Noel Gallagher bereut Oasis-Album „Standing On The Shoulder Of Giants“
Noel Gallagher hatte nach (What's The Story?) Morning Glory? keine Lust mehr Songs zu schreiben. Jetzt fängt er an zu bereuen...
Wenn man etwas bereut, dann tut man es ja meistens, weil man die Konsequenzen nicht vorhersehen konnte und im Nachhinein nur schwer mit genau diesen leben kann. Noel Gallagher sagte nun: „Oasis should never have made Standing On The Shoulder Of Giants“. Und warum? Nur weil es nicht die gleichen Verkaufszahlen wie das Oasis-Überalbum (What’s The Story?) Morning Glory? eingespielt hat? Da muss man doch nicht gleich ein ganzes Album bereuen, dass schließlich auch bei jedem Oasis-Fan im Regal einsortiert ist.
Aber darum geht es nicht. Es sitzt noch viel tiefer beim Ex-Oasis-Kopf. Er sagt, er habe nach (What’s The Story?) Morning Glory? jegliche Lust am Schreiben verloren. Und es kommt noch schlimmer: Es sei auch der Punkt gewesen, an dem die Band von ihrem Weg abgekommen sei. Er sagt der Grantland: “ We should have never made ‚Standing On The Shoulder Of Giants‘. I’d come to the end. At the time, I had no reason or desire to make music. I had no drive. We’d sold all these fucking records and there just seemed to be no point.“
Und man wird das Gefühl nicht los, wenn man die letzten Monate der Gallagher-Brüder Revue passieren lässt, dass Noel in eine Art „Nachsinnen“ verfällt, das ihm erst in höherem Alter (44)übermannt. Es ist also der Überfluss von damals, der ihn heute manchmal schwerfällig in die Knie zwingt. Das inflationäre Gefühl des Ruhms, das so gewöhnlich wie der morgendliche Kaffee oder vielleicht auch das Bier war.
Parallel zum Oasis-Erfolg – der sich wohl nur noch in den Fängen einer Oasis-Maschinerie wiederspiegelte, die ihm heute „Zähneknirschen“ bereitet – erzählt er weiter, was sich tief in seinem Inneren abspielte: “ I went ahead and did it, even though I had no inspiration and couldn’t find inspiration anywhere. I just wrote songs for the sake of making an album. We needed a reason to go on a tour. But at the time, I wasn’t thinking like that. We all thought the song ‚Go Let It Out‘ was good.“ Nur ein antrainierter und der Karriere zuträglicher Opportunismus, der ihn damals trieb? „Go Let It Out“ hat also spätestens jetzt ausgedient für ihn und ist nur noch Indikator der Geschmacklosigkeit, die er damals als solche nicht wahrnehmen wollte.
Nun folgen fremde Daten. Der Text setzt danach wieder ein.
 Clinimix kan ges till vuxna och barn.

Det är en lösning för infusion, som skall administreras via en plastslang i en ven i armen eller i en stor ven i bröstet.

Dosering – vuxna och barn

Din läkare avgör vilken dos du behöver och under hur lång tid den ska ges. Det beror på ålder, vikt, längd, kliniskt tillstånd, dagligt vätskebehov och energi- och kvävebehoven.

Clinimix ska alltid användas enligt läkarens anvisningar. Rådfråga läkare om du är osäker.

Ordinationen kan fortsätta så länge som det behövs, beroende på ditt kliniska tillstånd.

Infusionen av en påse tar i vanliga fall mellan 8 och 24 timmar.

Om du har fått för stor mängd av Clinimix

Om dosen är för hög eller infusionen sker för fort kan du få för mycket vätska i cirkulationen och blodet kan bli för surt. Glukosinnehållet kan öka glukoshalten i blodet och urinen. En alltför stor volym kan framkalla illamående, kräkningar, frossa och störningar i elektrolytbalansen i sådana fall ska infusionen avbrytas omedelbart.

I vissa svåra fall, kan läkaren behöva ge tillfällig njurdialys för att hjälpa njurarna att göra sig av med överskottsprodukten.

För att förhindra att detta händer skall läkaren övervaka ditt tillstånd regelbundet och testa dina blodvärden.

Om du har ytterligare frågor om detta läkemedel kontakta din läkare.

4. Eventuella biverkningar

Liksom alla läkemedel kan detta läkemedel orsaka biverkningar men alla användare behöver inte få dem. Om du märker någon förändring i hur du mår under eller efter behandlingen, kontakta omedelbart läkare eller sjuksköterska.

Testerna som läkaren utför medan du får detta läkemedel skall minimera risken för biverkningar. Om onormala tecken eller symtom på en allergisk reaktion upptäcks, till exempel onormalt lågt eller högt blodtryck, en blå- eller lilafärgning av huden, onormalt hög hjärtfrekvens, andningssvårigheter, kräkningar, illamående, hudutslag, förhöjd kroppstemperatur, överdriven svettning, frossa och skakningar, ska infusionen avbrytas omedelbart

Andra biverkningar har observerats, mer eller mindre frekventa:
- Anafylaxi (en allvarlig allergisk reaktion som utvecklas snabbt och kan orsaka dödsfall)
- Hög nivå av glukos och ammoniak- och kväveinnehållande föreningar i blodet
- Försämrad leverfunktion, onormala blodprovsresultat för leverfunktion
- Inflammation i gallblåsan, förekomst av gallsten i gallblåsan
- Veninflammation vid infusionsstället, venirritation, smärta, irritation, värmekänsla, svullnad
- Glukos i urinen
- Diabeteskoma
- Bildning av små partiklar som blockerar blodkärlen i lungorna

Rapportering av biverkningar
Das Album…Heute nur noch eine mittelmäßig belegte Tiefkühl-Pizza, die aber über’s Fließband gehen musste.
Und von was war er bei Be Here Now getrieben? – „At the time, I was taking a lot of fucking drugs, so I didn’t give a fuck„, sagt er in der Grantland. Und weiter: „We were partying while we were working. And when that record was finished, I took it back to my house and listened to it when there wasn’t a party happening and I wasn’t out of my mind on cocaine. And my reaction was: ‚This is fucking long‘.““ Wer hätte das gedacht? Ein Album, das begleitet von Rauschzuständen und Parties entstanden ist. Sicherlich hatten viele schon so eine Ahnung. Noel hatte aber zu dem Zeitpunkt bestimmt noch keine Ahnung davon, dass er 14 Jahre später allein auf der Bühne steht. Ohne seinen Bruder. Ohne Oasis. Und voller schwermütiger Blicke auf die vergangenen Jahre…
Die Gegenwart ist ja immer sehr gütig mit der Vergangenheit. Man kann sie in kleine und große Geschichten und Phasen portionieren, um sie dann sich und in dem Fall der Öffentlichkeit so zu präsentieren, wie es der mentale Zustand gerade will – beziehungsweise das Image. Die Vergangenheit wird Noel keine Lügen strafen, wie auch. Und irgendwie ist dieser „fucking Seelenstripties“ doch auch nur gut, wenn man sich nachhaltig mit der Vergangenheit auseinandersetzen will. Kann man nur hoffen, dass da nicht schon wieder etwas gesagt wurde, was Liam verägert. Sonst könnte er den Part mit dem „Lügen strafen“ übernehmen. Da kommt die Güte der Gegenwart dann doch an ihre Grenzen, wenn sich Zeitzeugen zu Wort melden.
Eigentlich sollte Noel sich auf seine bevorstehende High Flying Birds-Tour vorbereiten. Aber vielleicht tut er das ja auch gerade genau auf diesem Wege. Er macht von sich reden.